Closed Jwicaksana closed 5 years ago
Hi @Jwicaksana
Yes, I added the IMAGES_PER_LABEL variable in line 24 to limit the number of images, for two reasons:
I wanted to limit the number of samples during the bugfixes, because I couldn't retrain each time the network on the whole dataset, especially that I used the CPU only.
Since the Fer2013 dataset is unbalanced (there's more samples on some expressions), I wanted to check the bias of the classifier. The experiment consisted to train the classifier after making all the expressions having the same number of samples, then compare it with the biased classifier, which uses all the data.
I think I just pushed the code then and forget to reset this variable.
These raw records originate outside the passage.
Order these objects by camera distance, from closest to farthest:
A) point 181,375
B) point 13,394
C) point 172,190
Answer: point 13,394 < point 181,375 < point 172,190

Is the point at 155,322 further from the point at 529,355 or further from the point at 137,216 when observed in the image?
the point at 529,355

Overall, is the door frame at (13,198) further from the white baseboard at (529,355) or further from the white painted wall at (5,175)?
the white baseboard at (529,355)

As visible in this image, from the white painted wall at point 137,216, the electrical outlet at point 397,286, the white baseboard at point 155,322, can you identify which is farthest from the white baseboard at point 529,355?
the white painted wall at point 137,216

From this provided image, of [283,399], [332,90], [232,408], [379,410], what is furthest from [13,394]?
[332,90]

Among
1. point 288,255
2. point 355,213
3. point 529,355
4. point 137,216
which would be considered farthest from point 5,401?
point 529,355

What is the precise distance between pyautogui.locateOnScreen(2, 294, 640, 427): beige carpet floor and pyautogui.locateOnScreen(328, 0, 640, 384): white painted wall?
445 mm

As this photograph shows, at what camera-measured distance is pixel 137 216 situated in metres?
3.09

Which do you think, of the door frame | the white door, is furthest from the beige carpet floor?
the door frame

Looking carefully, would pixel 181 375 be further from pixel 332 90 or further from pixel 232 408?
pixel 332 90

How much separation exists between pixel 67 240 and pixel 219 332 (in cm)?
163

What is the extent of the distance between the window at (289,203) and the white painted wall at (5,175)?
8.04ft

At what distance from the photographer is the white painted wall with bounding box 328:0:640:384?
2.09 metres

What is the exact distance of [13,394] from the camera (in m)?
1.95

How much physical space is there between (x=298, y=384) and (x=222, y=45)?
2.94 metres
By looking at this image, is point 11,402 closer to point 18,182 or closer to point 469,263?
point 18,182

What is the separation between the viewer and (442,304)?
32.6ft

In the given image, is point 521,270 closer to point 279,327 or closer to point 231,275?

So please just change the line 24
and set the limit to a very big number to skip the condition, something like:
IMAGES_PER_LABEL = 10000000
Got it thanks!
First of all, I verified that the fer2013.csv contains 28709 training data, 3436 publictest, and 3589 privatetest.
However, after running the convert_fer2013_to_images_and_landmarks, I only get 3436 training data, 56 publictest data, and 8 private test data, which I think happened because of this if labels[i] in SELECTED_LABELS and nb_images_per_label[get_new_label(labels[i])] < IMAGES_PER_LABEL:
I guessed that you want to clip the expression so the data will be balance but because you mix the limit for all training , public, and private data, it resulted in imbalanced data distribution.
Was that intentional? Since I think the training becomes really weird with only 3k data and 56 val and 8 test data.
Thanks